In my particular case, the task is to update the API calls for a new version of Virtuozzo Automator. Its API is a bit unusual in that it doesn’t use HTTP, but rather relies on opening a TLS-encrypted socket to the server and exchanging documents delimited with a null character. The previous version of our code is in 1990s-sysadmin-style Perl, with manual blessing of objects and parsing the XML using regular expressions. I’ve decided to update it to use the Moo object system and a proper XML parser. But which parser and module to use?
Selecting a parser
There are several generic XML modules for parsing and generating XML on CPAN, each with its own advantages and disadvantages. I’d like to say that I did a comprehensive survey of each of them, but this project is pressed for time (aren’t they all?) and I didn’t want to create too many extra dependencies in our Perl stack. Luckily, XML::LibXML is already available, I’ve had some previous experience with it, and it’s a good choice for performant standards-based XML parsing (using either DOM or SAX) and generation.
Given more time and leeway in adding dependencies, I might use something else. If the Virtuozzo API had an XML Schema or used SOAP, I would consider XML::Compile as I’ve had some success with that in other projects. But even that uses XML::LibXML under the hood, so I’d still be using that. Your mileage may vary.
Generating XML
Depending on the size and complexity of the XML documents to generate, you might choose to build them up node by node using XML::LibXML::Node and XML::LibXML::Element objects. Most of the messages I’m sending to Virtuozzo Automator are short and have easily-interpolated values, so I’m using here-document islands of XML inside my Perl code.
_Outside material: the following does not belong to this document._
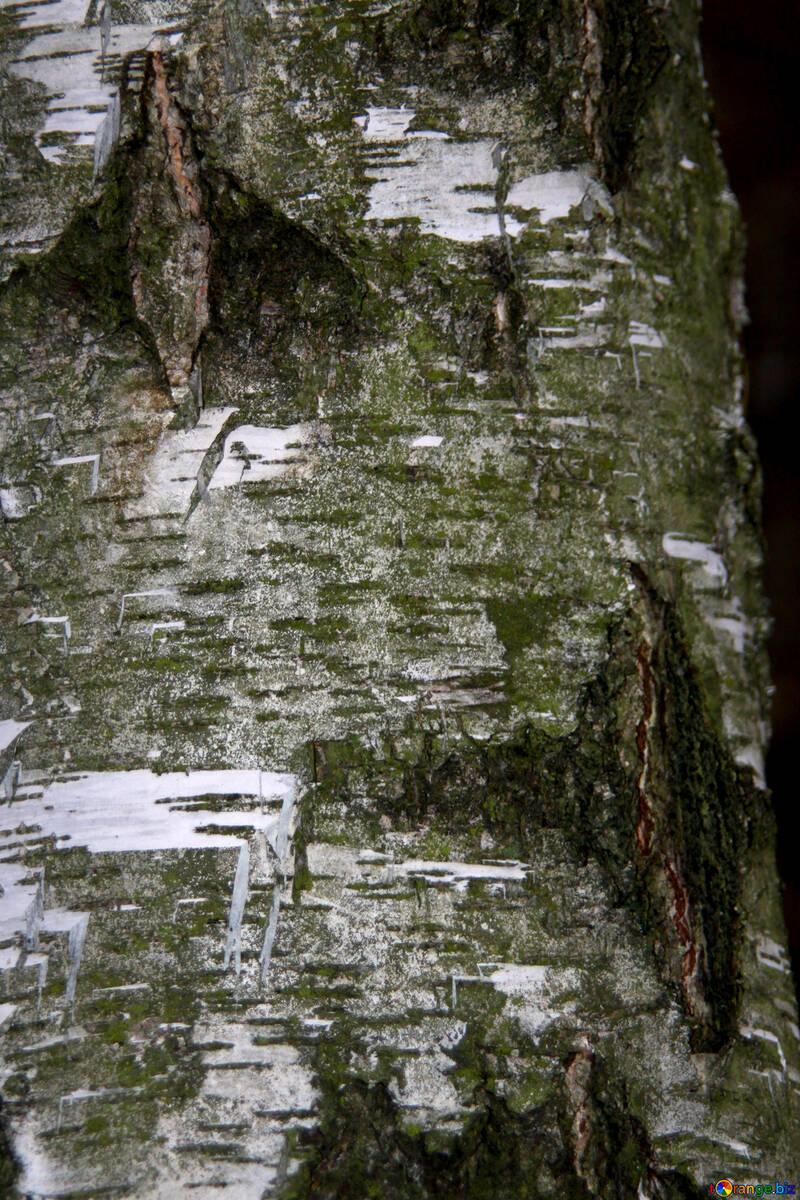 Текстура лесная береза №19055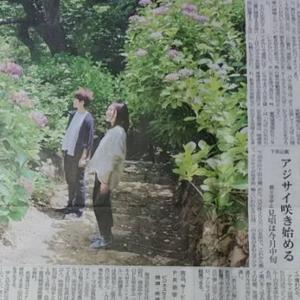 伊豆新聞掲載=アジサイ咲き始める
This also has the advantage of being easily validated against the examples in the documentation.
Where the interpolated values in the messages are a little complicated, I’m using this idiom inside the here-docs:
@{[ ... ]}
This allows me to put an arbitrary expression in the … part, which is then put into an anonymous array reference, which is then immediately dereferenced into its string result. It’s a cheap and cheerful way to do minimal templating inside Perl strings without loading a full templating library; I’ve also had success using this technique when generating SQL for database queries.
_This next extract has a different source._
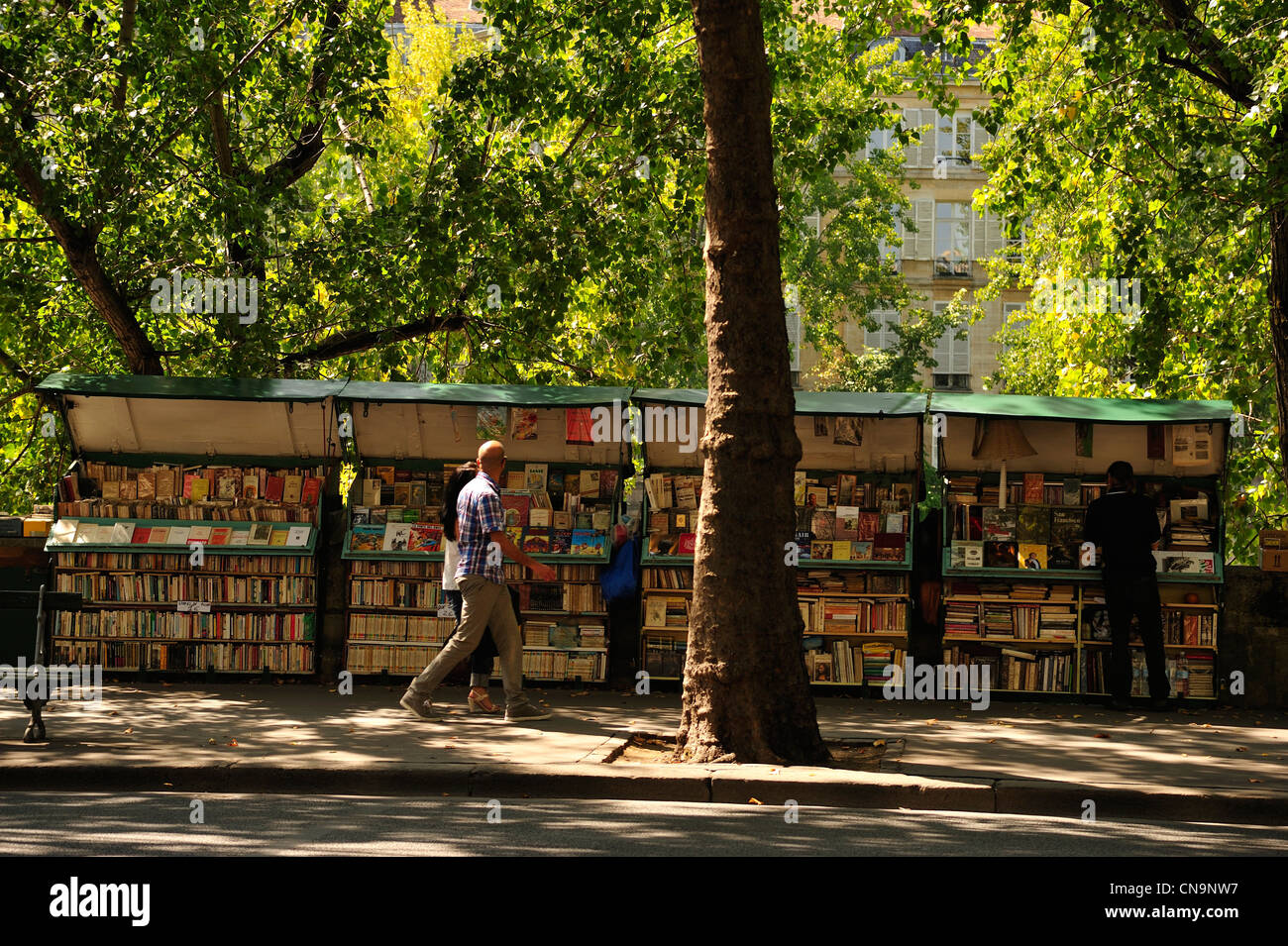 France, Paris, the Seine river banks listed as World Heritage by UNESCO, book sellers - Stock Image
Parser as an object attribute
Rather than instantiate a new XML::LibXML in every method that needs to parse a document, I created a private attribute:
package Local::API::Virtozzo::Agent {
use Moo;
use XML::LibXML;
use Types::Standard qw(InstanceOf);
...
has _parser => (
is => 'ro',
isa => InstanceOf['XML::LibXML'],
default => sub { XML::LibXML->new() },
);
sub foo {
my $self = shift;
my $send_doc = $self->_parser
->parse_string(<<"END_XML");
<foo/>
END_XML
...
}
...
}
Boilerplate
XML documents can be verbose, with elements that rarely change in every document. In the Virtuozzo API’s case, every document has a <packet> element containing a version attribute and an id attribute to match requests to responses. I wrote a simple function to wrap my documents in this element that pulled the version from a constant and always increased the id by one every time it’s called:
sub _wrap_packet {
state $send_id = 1;
return qq(<packet version="$PACKET_VERSION" id=")
. $send_id++ . '">' . shift . '</packet>';
}
If I need to add more attributes to the <packet> element (for instance, namespaces for attributes in enclosed elements, I can always use XML::LibXML::Element::setAttribute after parsing the document string.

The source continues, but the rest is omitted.